When Brewster said, “I’m gon’ be interested to know what you think, Dex,” it came out with a sincerity that almost persuaded him that what he thought was of paramount importance to Howard Brewster. Brewster did crave public attention like an addict, but that was what misled. It concealed the enormous self-confidence of the man. When Brewster asked an opinion he wanted support; but the support he required was merely political, never intellectual. Once Howard Brewster made up his own mind he knew he was right and he didn’t need the agreement or consensus of any group. It was a throbbing vital rectitude: an awesome and monumental self-assurance.

It frightened Ethridge because each day’s White House consultation added to his conviction that Brewster’s larger-than-life stance of power and authority was a basic requisite for the job. A President needed to have that Sophoclean tragic-hero quality—and it was a quality Ethridge knew he didn’t possess.

They said you grew into it. It came with the territory, look how Harry Truman grew. But Ethridge wasn’t satisfied with that. He thought himself an open-minded man, willing to hear out all sides of a question before making up his mind; it had always been a virtue but now it became a handicap and he was beginning to regard himself as an indecisive man. In the President’s chair that was no good: often you couldn’t wait for all the results to come in—often you had to make a spot decision.

It was something Ethridge wasn’t sure he could learn to do. He wasn’t unaware of his own lackluster record in Congress and looking back he believed a good part of it was due to his overdeveloped willingness to sympathize with all sides—something that led to compromise rather than decision. Compromise was the basic weapon in any official’s political arsenal but there were times when it should not be employed. Would Ethridge recognize those times? Would he be prepared to act accordingly?

The worry had kept him awake on rumpled sheets. He tried to take solace from his observations of others who had changed, grown, toughened. He remembered Bill Satterthwaite landing by helicopter late yesterday afternoon on the White House lawn after his exhausting trip to Spain. Satterthwaite had come striding into the Oval Office on his frail short legs and reported on his meeting with David Lime with all the assured authority of a born administrator. Cynicism had enlarged Satterthwaite, in Ethridge’s estimation; it had instilled political savvy in the little thinker.

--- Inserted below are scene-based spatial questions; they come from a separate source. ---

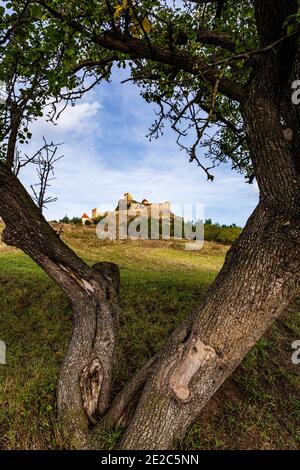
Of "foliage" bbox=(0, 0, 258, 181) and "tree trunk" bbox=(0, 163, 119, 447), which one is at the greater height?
"foliage" bbox=(0, 0, 258, 181)

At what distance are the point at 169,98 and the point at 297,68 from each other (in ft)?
12.0

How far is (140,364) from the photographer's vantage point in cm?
580

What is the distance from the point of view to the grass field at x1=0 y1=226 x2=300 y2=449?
15.0 feet

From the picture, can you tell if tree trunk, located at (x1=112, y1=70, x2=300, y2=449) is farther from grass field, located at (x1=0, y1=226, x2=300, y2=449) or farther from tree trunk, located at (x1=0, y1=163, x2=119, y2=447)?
tree trunk, located at (x1=0, y1=163, x2=119, y2=447)

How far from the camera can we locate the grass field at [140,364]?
15.0ft

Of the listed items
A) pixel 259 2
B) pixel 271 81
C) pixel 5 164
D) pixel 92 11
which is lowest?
pixel 5 164

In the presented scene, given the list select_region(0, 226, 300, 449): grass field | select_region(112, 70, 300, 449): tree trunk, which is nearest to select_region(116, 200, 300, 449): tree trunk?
select_region(112, 70, 300, 449): tree trunk

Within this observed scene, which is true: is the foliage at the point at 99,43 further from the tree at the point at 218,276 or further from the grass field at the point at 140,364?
the grass field at the point at 140,364

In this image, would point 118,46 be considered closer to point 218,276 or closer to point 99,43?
point 99,43

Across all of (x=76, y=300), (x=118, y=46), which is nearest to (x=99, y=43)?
(x=118, y=46)

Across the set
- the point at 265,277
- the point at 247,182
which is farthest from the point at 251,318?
the point at 247,182

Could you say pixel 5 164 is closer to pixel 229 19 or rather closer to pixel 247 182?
pixel 247 182

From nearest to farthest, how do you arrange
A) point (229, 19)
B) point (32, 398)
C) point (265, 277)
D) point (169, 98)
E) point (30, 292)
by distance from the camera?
1. point (265, 277)
2. point (32, 398)
3. point (229, 19)
4. point (169, 98)
5. point (30, 292)
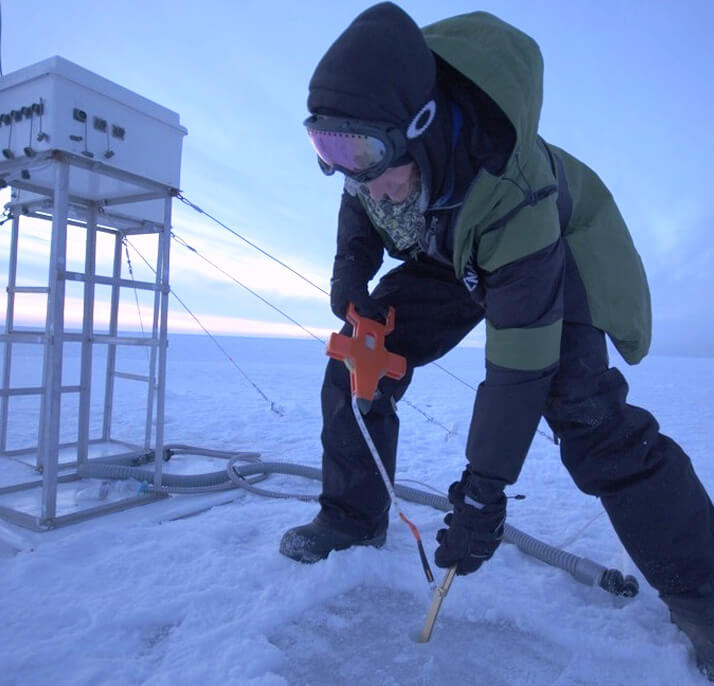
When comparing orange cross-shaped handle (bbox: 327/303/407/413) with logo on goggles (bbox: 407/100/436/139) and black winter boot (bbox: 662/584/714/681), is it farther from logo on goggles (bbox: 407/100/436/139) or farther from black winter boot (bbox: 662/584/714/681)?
black winter boot (bbox: 662/584/714/681)

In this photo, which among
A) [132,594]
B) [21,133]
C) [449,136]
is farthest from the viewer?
[21,133]

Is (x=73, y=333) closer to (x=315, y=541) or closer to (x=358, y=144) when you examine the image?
(x=315, y=541)

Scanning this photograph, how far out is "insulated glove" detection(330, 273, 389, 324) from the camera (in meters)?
1.87

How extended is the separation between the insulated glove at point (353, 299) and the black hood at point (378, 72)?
2.33 feet

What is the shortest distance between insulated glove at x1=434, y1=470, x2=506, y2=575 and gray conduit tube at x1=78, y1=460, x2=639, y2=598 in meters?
0.52

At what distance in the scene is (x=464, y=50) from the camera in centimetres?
120

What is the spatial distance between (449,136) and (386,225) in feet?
1.50

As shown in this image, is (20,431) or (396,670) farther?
(20,431)

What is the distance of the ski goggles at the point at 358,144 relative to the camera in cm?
119

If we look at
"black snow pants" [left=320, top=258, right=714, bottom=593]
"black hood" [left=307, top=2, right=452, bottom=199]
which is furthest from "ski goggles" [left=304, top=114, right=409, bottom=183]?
"black snow pants" [left=320, top=258, right=714, bottom=593]

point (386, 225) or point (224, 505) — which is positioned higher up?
point (386, 225)

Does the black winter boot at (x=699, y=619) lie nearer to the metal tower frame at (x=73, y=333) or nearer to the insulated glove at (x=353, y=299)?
the insulated glove at (x=353, y=299)

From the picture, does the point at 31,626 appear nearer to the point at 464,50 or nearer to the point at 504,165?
the point at 504,165

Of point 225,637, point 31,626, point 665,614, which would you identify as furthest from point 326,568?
point 665,614
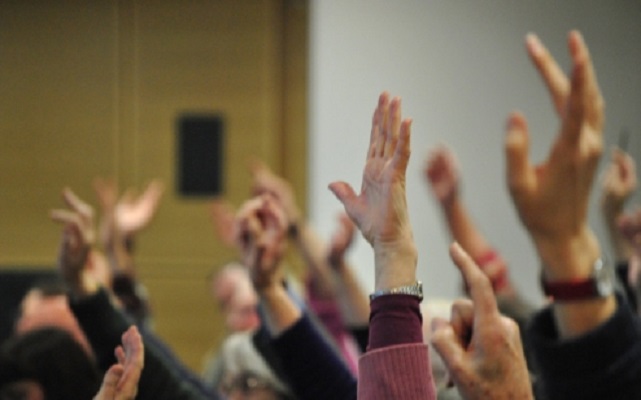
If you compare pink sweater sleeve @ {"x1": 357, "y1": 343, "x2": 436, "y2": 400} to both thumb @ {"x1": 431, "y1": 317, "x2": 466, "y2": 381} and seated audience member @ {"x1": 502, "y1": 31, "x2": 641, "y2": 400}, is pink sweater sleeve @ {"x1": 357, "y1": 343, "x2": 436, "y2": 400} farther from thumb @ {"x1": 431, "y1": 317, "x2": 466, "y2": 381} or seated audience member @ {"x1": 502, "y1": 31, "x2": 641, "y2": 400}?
seated audience member @ {"x1": 502, "y1": 31, "x2": 641, "y2": 400}

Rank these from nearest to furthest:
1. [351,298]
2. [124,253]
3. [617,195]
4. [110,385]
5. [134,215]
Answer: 1. [110,385]
2. [351,298]
3. [617,195]
4. [124,253]
5. [134,215]

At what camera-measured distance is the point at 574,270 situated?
119cm

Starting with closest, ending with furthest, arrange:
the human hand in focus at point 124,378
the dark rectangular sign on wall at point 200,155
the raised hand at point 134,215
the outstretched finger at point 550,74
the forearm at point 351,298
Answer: the human hand in focus at point 124,378
the outstretched finger at point 550,74
the forearm at point 351,298
the raised hand at point 134,215
the dark rectangular sign on wall at point 200,155

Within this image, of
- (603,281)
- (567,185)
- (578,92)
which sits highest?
(578,92)

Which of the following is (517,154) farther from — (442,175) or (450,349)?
(442,175)

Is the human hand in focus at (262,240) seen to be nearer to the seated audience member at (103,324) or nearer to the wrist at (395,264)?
the seated audience member at (103,324)

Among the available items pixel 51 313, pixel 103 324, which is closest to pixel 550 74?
pixel 103 324

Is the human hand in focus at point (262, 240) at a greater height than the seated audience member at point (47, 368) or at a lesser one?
greater

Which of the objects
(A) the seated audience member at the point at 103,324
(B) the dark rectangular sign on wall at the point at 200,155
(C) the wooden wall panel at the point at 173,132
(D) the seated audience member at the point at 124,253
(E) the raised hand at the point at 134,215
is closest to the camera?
(A) the seated audience member at the point at 103,324

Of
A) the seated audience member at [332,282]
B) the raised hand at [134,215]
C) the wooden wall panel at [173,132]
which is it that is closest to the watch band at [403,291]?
the seated audience member at [332,282]

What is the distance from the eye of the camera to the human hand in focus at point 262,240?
5.48 feet

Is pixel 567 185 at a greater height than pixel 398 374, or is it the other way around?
pixel 567 185

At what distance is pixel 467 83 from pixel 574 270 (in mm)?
1545

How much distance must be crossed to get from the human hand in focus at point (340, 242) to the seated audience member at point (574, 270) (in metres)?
1.01
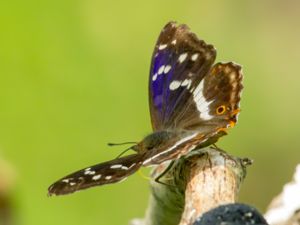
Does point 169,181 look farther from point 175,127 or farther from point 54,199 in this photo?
point 54,199

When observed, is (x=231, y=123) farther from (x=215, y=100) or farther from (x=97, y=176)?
(x=97, y=176)

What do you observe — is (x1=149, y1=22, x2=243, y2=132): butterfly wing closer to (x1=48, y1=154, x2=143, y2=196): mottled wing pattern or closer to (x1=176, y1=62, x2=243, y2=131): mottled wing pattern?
(x1=176, y1=62, x2=243, y2=131): mottled wing pattern

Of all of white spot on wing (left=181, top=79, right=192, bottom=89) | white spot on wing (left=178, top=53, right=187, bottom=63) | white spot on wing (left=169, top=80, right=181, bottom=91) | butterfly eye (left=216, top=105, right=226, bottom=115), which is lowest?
butterfly eye (left=216, top=105, right=226, bottom=115)

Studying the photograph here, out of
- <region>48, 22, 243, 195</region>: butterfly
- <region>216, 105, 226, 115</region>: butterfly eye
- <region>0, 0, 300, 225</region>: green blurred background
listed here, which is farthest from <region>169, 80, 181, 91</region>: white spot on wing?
<region>0, 0, 300, 225</region>: green blurred background

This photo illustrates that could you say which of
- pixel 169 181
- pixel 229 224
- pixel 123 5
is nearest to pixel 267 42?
pixel 123 5

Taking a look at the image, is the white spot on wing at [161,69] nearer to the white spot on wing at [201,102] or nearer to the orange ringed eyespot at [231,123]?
the white spot on wing at [201,102]

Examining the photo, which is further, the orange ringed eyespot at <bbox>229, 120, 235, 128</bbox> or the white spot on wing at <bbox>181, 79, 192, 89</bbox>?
the white spot on wing at <bbox>181, 79, 192, 89</bbox>

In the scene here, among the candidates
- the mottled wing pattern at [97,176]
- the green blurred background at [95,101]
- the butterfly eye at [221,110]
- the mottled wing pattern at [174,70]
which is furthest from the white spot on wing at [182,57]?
the green blurred background at [95,101]
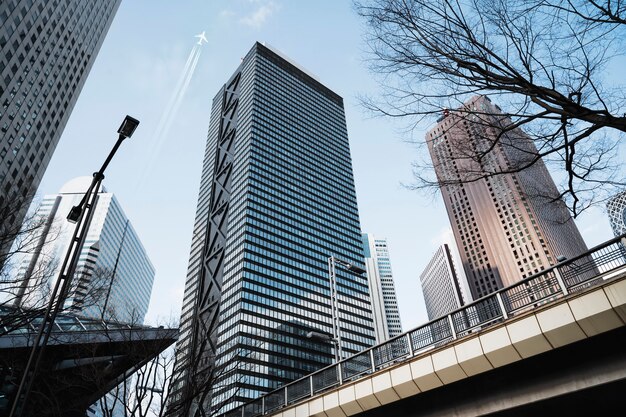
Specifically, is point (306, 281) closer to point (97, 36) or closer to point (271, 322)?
point (271, 322)

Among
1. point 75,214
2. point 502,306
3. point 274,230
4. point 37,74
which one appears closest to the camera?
point 502,306

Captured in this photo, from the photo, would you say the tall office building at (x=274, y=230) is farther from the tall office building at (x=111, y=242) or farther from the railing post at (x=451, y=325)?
the railing post at (x=451, y=325)

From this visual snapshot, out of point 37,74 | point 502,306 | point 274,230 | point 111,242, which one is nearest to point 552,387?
point 502,306

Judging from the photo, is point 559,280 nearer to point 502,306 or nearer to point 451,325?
point 502,306

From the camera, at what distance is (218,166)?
14962 cm

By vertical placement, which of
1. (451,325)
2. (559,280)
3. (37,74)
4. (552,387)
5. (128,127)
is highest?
(37,74)

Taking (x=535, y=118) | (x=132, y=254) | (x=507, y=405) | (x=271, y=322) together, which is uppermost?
(x=132, y=254)

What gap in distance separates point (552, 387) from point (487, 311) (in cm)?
223

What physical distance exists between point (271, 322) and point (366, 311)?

He remembered Satterthwaite from the old days—Satterthwaite’s early arrival in Washington, two cabinets ago. A young intellectual, donnishly provincial—fiery, loud, positive, insensitive. Satterthwaite had carried an intellectual chip—a contempt for the unsophisticated, a preposterously belligerent liberalism. Nine years ago they had been pushing a bill to unload a few hundred square miles of Kentucky swampland, formerly a Federal CBW testing range, onto the state as a wilderness preserve. The key to the bill’s passage had been the cooperation of Kentucky’s crusty Senator Wendell Hollander and the President had wooed Hollander energetically and it was clear Hollander was coming around despite the administrative expense the park would load on Kentucky. Then at a dinner party thrown by the wife of the Secretary of the Interior—Ethridge recalled it vividly—Satterthwaite had buttonholed Senator Hollander with an oblivious diatribe about elitist white neocolonialism in the South. Hollander had been astonished, then insulted. Satterthwaite kept grinding relentlessly away until he reached his climax, shouted in triumph and stalked away filled with righteous vindication—and Senator Hollander had said his chilly good-nights, the Kentucky wilderness bill dead as the League of Nations.

Satterthwaite had outgrown that. He was still capable of arrogance but he had learned where to tread softly.

It was Wendy Hollander who hadn’t outgrown it. Hollander’s seniority had increased his power but his mind remained fixated in the nineteen forties. He survived on the Hill like a hardy troglodyte, literal and opinionated, hating in plurals: Commies, Negroes, the beneficiaries of the give-everything-to-the-poor programs. A cantankerous patriotic yahoo with a rheumy old-timer’s thoroughly prejudiced view of his fellow man.